Assigned task: An exact reproduction is required of the lines from the beginning of the entries through the line with "category: unidentified bird", pictures excluded and nothing added.

Dataset:
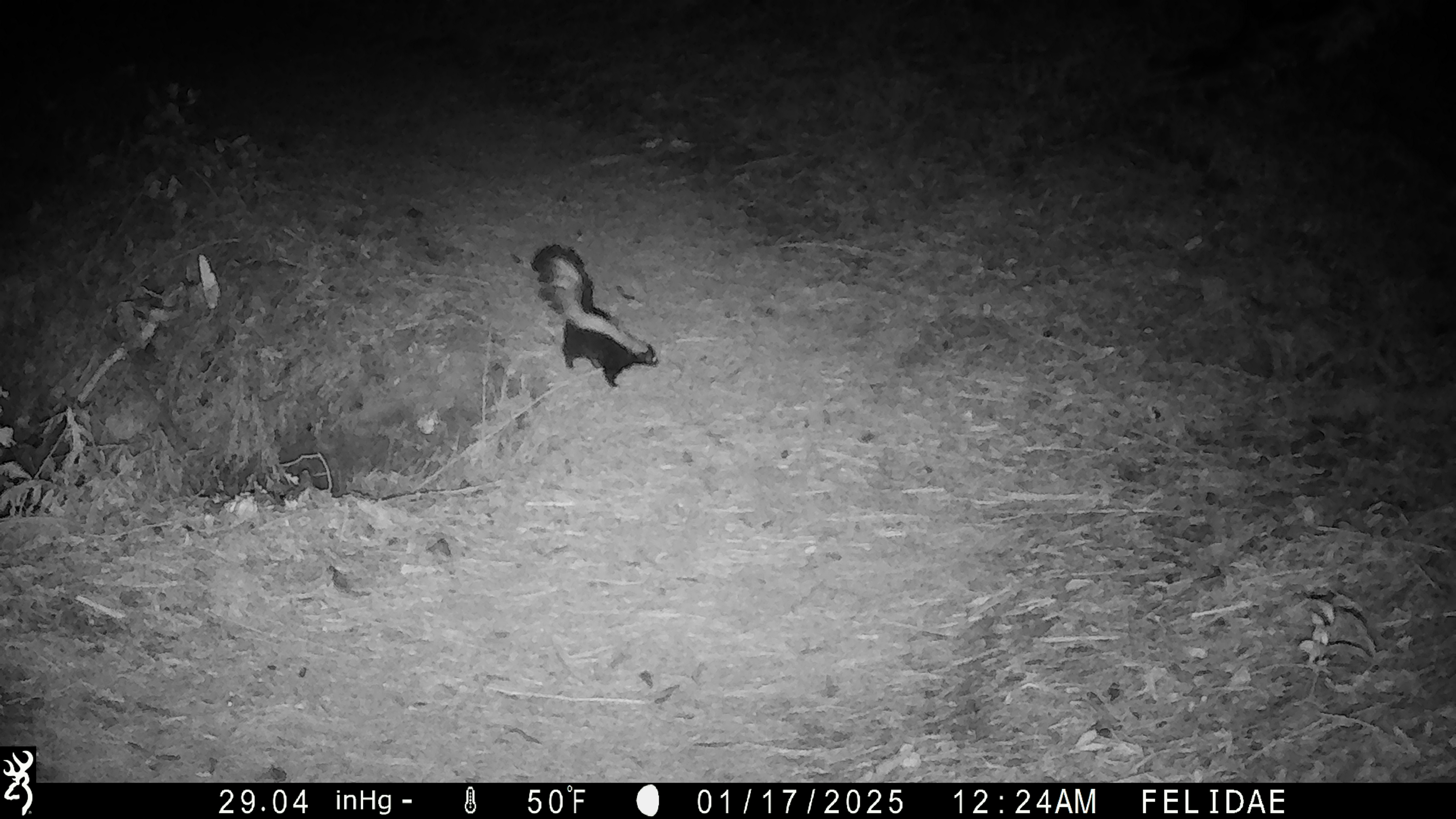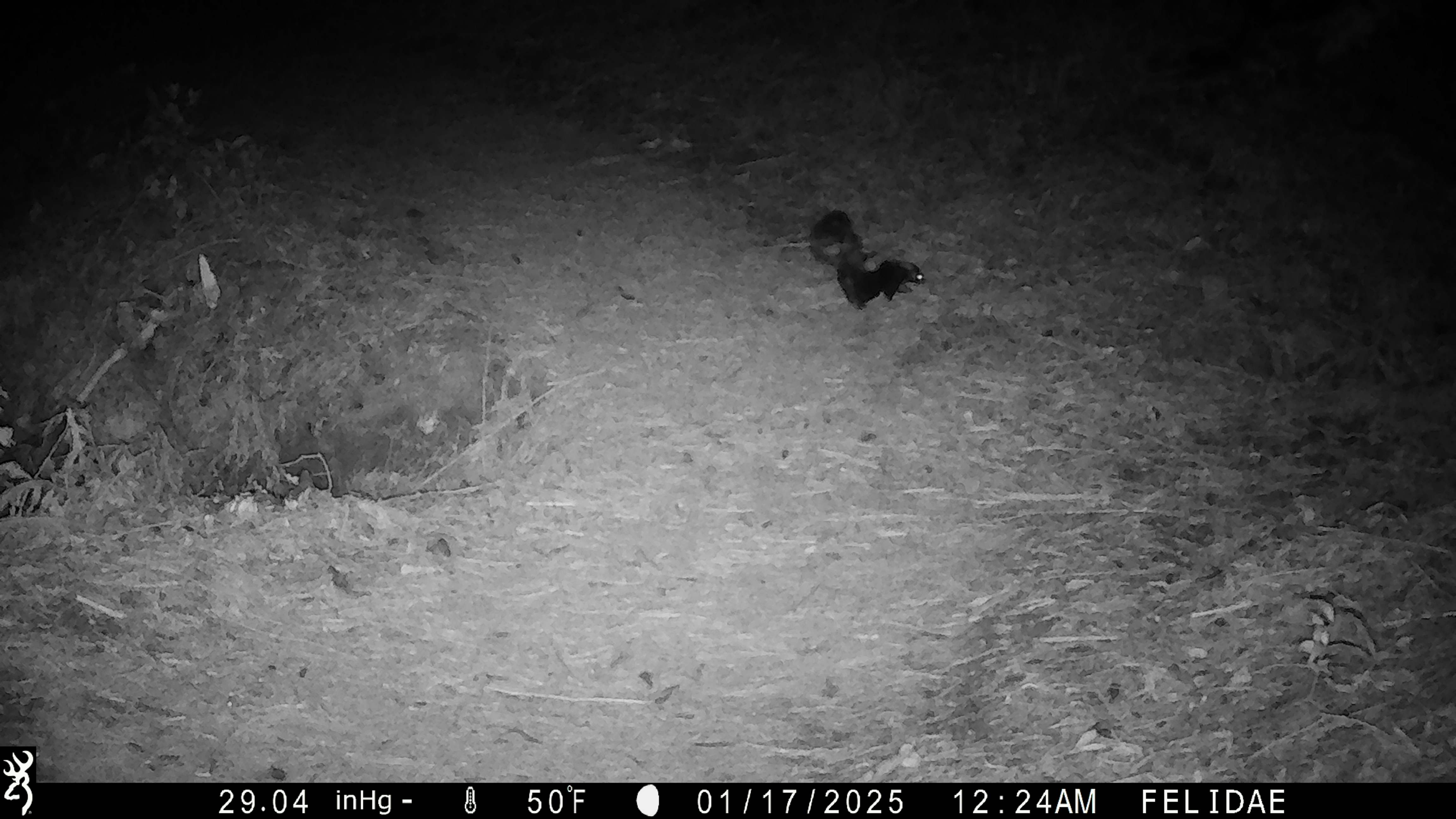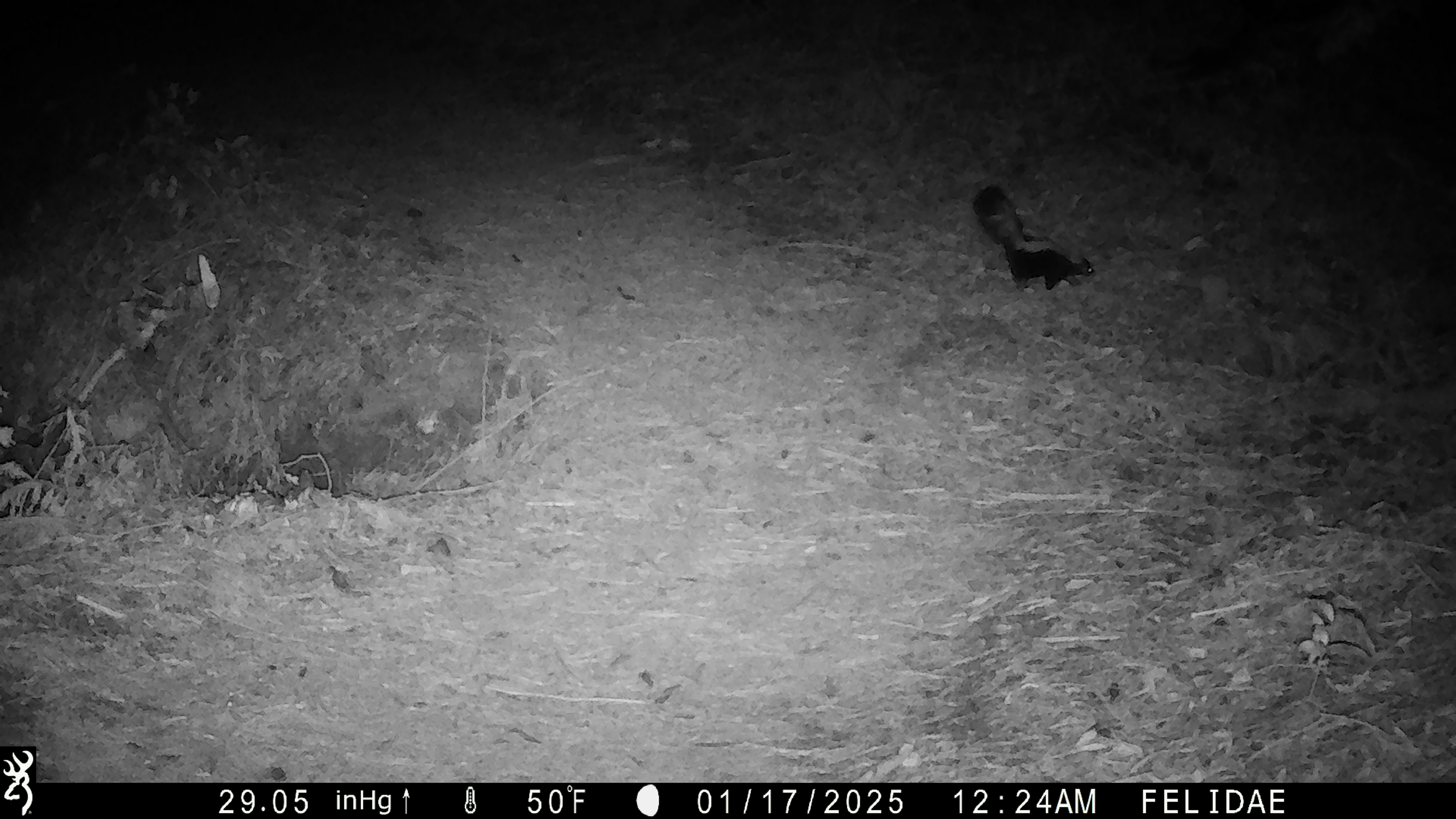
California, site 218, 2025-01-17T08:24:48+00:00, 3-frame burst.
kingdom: Animalia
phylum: Chordata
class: Mammalia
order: Carnivora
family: Mephitidae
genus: Mephitis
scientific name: Mephitis mephitis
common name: striped skunk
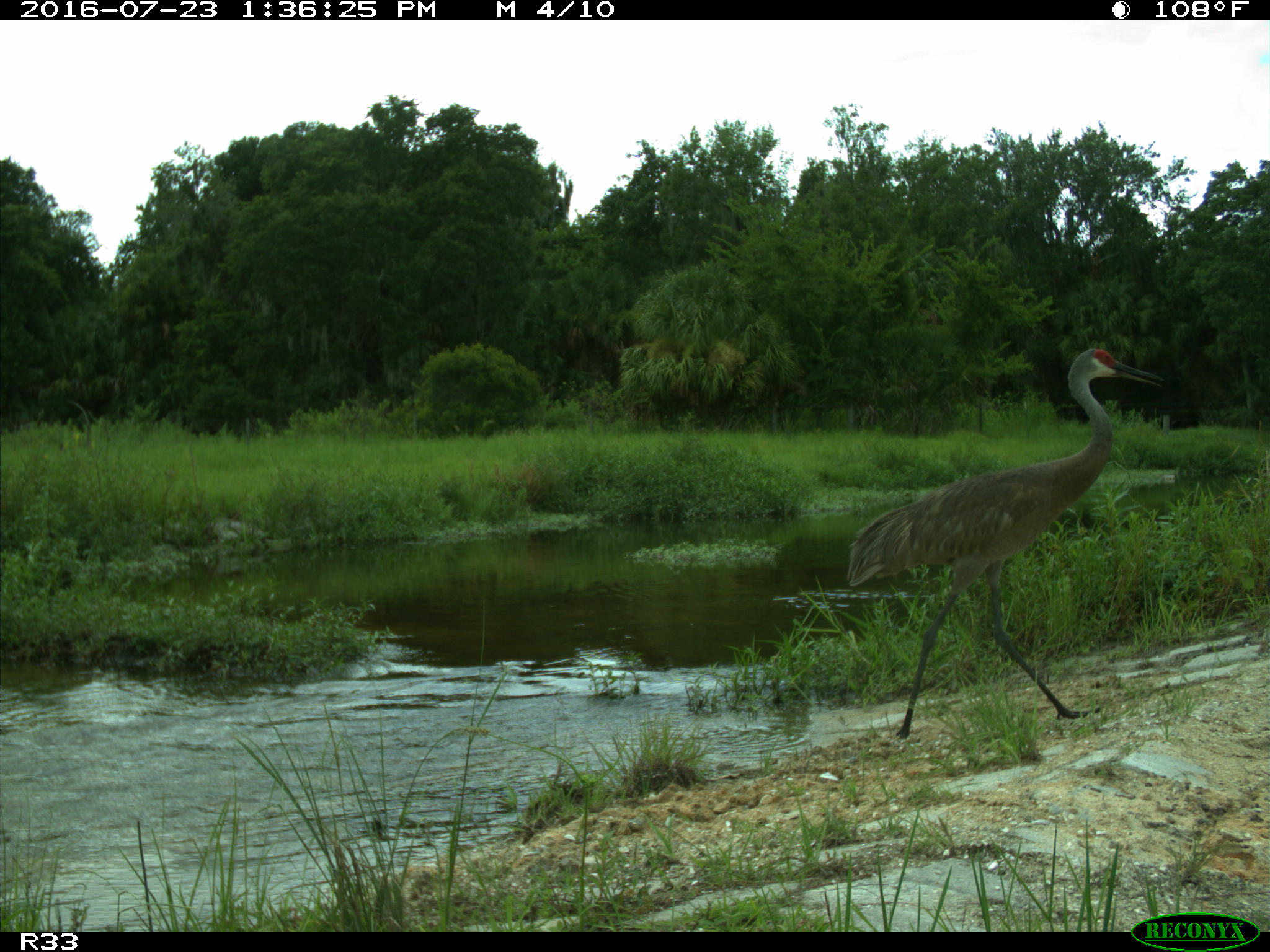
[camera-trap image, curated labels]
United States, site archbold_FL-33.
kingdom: Animalia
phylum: Chordata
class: Aves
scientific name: Aves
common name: birds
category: unidentified bird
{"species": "unidentified bird (birds) (Aves)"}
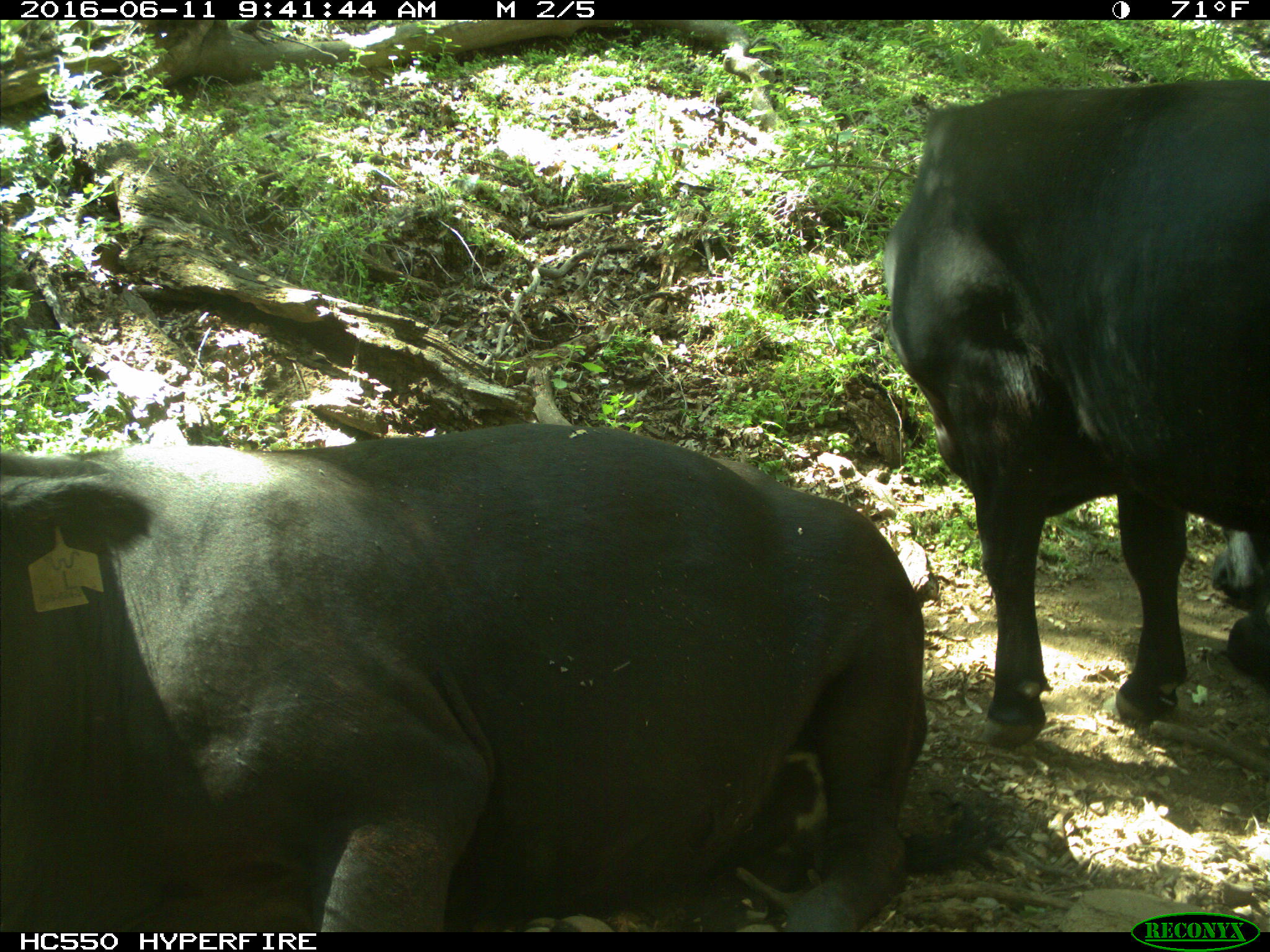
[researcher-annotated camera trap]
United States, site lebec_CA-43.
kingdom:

Response:
California, site 218, 2025-01-17T08:24:48+00:00, 3-frame burst.
kingdom: Animalia
phylum: Chordata
class: Mammalia
order: Carnivora
family: Mephitidae
genus: Mephitis
scientific name: Mephitis mephitis
common name: striped skunk
[camera-trap image, curated labels]
United States, site archbold_FL-33.
kingdom: Animalia
phylum: Chordata
class: Aves
scientific name: Aves
common name: birds
category: unidentified bird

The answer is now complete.